Parametric modeling of random polygonal aggregates in concrete and nusssmerical simulation of uniaxial compression using SPH
摘要
Random polygonal aggregates represent the most realistic aggregate morphology in the mesostructure of concrete. Their angular characteristics and spatial distribution have a decisive influence on the stress concentration, crack initiation, and ultimate failure mode of the material under uniaxial compression. Therefore, in-depth research in this area is essential for revealing the essence of the macroscopic mechanical behavior of concrete. To this end, this paper presents an SPH-based simulation framework for uniaxial compression failure of concrete by integrating the Mohr–Coulomb criterion with tensile cutoff and an improved smoothing kernel function. A key component is the development of an in-house particle generation program for random polygonal aggregates, which achieves automatic generation satisfying geometric constraints and precise particle attribute classification based on the separating axis theorem and the ray casting method.
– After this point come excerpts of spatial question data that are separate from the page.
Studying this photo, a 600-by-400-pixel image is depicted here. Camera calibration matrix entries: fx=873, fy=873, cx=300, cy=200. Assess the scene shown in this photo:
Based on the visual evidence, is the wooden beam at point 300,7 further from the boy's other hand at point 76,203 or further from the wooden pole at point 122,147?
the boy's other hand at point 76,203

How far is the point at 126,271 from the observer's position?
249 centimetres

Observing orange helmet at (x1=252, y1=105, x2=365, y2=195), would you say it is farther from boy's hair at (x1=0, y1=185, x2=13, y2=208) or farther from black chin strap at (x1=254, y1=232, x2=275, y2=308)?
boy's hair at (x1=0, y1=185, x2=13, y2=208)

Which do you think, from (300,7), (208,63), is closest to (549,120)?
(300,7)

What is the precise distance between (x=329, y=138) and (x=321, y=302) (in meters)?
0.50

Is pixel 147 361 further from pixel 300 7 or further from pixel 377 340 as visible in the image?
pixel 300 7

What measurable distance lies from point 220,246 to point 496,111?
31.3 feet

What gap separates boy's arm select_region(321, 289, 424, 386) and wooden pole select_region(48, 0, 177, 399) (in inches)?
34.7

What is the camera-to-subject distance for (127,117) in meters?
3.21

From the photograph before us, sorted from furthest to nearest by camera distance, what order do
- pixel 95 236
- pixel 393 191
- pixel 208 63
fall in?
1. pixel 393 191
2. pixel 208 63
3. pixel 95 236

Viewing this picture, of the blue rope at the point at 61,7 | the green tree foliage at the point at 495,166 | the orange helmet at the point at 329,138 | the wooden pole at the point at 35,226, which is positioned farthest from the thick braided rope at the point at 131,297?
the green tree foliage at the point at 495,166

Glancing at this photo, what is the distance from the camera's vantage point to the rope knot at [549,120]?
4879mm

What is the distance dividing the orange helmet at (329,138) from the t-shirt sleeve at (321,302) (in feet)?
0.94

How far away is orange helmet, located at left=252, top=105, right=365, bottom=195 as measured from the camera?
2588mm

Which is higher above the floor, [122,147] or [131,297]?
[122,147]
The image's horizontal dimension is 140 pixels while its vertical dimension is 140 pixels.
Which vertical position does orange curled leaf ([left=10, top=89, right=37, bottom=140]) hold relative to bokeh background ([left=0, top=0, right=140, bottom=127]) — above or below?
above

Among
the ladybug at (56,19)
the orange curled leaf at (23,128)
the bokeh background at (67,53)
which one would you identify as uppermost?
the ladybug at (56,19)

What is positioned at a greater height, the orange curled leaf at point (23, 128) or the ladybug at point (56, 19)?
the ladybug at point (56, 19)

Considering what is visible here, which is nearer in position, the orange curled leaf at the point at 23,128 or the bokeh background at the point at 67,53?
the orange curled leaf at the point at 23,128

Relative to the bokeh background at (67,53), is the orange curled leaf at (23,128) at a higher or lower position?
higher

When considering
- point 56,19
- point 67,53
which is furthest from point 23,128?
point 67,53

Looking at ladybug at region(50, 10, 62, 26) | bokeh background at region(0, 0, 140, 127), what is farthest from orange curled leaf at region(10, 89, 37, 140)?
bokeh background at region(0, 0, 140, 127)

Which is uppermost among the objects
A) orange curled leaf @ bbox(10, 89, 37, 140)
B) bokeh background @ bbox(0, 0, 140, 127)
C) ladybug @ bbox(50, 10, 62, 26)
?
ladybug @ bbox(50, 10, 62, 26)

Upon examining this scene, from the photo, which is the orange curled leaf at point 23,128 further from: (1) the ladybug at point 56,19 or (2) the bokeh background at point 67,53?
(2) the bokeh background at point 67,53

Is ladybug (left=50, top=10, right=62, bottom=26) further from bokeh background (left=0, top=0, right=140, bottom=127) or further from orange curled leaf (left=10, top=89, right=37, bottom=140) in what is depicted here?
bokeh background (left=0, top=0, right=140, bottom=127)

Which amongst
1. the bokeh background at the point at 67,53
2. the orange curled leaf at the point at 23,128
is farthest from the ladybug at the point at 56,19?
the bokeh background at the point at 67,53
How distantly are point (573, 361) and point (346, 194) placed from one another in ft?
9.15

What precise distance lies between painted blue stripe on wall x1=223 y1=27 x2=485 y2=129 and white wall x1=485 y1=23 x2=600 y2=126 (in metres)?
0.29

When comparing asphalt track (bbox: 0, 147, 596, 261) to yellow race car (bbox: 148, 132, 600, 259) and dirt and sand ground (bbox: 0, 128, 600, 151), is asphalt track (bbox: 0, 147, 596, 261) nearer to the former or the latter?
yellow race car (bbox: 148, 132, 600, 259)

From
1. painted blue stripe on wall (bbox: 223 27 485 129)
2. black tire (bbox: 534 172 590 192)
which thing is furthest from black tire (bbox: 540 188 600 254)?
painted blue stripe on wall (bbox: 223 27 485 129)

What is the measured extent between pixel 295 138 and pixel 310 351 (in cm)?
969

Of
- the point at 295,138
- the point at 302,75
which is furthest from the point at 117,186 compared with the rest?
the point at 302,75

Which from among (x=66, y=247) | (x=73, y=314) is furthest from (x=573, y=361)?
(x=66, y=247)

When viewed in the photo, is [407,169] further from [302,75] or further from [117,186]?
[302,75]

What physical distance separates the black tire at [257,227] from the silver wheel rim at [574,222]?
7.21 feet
Through three sets of comparative numerical examples, the effects of the number of aggregates (30, 40, 50), aggregate size range (1–8 mm, 1–10 mm, 1–12 mm), and shape complexity (number of edges: 8–15, 8–20, 8–25) on the failure mode of concrete are systematically investigated. The findings reveal that an increase in aggregate density or expansion of the size range promotes a transition from localized shear failure to more distributed damage patterns, accompanied by enhanced material brittleness. In contrast, increasing the shape complexity of aggregates (i.e., a larger number of edges) shifts the failure mode from “angularity-dominated concentrated shear failure” to “interface-dominated fine diffuse failure,” significantly improving material ductility. Comparison and validation with existing results show that the proposed method achieves good agreement in terms of failure morphology and crack evolution. This study provides an efficient modeling approach and theoretical support for the mesomechanical analysis of concrete with irregular aggregates.